Alle Welt verreist. Nur in den Parteizentralen herrscht Hochsaison. Heute: die

Wer sein Schiff liebt, der schiebt. Fitzcarraldo zum Beispiel. Klaus Kinski in Werner Herzogs Dschungelfilm. Da muss der Kahn über den Berg. Eine fatale Unternehmung. Deutschlands Christdemokraten hatten geringere Hindernisse zu überwinden mit ihrer Berliner Parteizentrale. Kein Amazonas in der Nähe, nur der Landwehrkanal. Glas, so weit das Auge reicht. Schön, aber nicht unproblematisch in seiner Symbolik. Wer im Glashaus sitzt, Frau Kanzlerkandidatin, soll nicht mit Steinen werfen!? Fragte nicht vor Jahren Peter Glotz: „Sind die Tanker modernisierbar, oder müssen sie einfach ins Schiffsmuseum?“ Der Herr mit der Denkerstirn ist zwar von der SPD, aber die hat schließlich auch eine bootsmäßige Zentrale in Berlin.

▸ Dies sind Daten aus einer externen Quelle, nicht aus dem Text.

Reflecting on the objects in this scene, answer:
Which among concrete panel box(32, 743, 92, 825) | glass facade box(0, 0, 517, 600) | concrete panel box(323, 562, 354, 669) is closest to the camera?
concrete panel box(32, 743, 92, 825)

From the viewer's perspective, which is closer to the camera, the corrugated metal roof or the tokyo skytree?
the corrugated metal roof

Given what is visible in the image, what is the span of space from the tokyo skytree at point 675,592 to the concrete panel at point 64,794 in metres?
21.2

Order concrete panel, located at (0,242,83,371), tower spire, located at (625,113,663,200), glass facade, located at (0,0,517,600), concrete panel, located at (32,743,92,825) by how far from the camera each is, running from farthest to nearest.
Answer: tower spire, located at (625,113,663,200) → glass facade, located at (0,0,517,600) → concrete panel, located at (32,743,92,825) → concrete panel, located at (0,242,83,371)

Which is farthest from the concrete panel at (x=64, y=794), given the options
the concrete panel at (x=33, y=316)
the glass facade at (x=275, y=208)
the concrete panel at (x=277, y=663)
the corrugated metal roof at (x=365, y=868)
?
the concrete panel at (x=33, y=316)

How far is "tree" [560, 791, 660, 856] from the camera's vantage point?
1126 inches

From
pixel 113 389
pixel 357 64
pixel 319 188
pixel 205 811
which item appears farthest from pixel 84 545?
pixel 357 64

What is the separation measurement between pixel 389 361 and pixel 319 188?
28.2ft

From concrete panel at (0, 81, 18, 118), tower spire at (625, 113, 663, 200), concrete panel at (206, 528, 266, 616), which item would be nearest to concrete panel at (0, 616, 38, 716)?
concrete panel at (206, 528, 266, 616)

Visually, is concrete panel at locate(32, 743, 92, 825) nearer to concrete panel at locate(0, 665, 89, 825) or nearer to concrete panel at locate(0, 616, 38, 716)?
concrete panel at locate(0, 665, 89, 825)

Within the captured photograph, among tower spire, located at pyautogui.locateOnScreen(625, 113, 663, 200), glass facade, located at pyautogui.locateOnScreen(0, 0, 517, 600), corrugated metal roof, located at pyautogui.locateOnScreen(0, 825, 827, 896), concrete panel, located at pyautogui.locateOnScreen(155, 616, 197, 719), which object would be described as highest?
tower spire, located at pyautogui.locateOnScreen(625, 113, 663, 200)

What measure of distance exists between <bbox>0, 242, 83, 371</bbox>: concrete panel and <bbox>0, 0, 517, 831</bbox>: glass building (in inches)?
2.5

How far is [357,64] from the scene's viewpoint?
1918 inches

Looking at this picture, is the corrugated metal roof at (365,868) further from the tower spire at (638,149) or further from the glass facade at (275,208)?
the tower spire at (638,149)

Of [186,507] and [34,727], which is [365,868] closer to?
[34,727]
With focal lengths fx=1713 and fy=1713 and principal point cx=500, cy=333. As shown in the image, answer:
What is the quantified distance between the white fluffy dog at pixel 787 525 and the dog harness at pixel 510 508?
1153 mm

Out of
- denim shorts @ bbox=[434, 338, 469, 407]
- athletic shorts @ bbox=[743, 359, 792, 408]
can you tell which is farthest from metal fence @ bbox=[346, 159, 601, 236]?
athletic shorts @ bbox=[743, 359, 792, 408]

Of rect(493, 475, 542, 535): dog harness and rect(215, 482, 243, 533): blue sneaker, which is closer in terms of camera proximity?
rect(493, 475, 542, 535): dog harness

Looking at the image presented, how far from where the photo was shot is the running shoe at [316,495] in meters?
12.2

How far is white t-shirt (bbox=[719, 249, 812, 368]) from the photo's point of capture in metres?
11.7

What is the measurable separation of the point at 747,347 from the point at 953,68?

Zunächst einmal (so beginnt fast jedes Politikerstatement) muss festgestellt werden, dass die Glasfassade bei der CDU nicht der Transparenz dient, sondern als Puffer gegen Lärm und andere Umweltbelästigungen. Eine raffinierte Form der Abschottung. Damit ist die Tankerfrage von Glotz aber noch nicht beantwortet. Er meint die Volksparteien. Auch wieder ein komisches Wort. Werden Grüne, FDP, PDS usw. nicht vom Volk gewählt? Es geht also um die großen Volksparteien, und davon gibt es demnächst vielleicht nur noch eine, wenn man 25 oder 30 Prozent als Wasserscheide zwischen Volksparteien und sonstigen nimmt.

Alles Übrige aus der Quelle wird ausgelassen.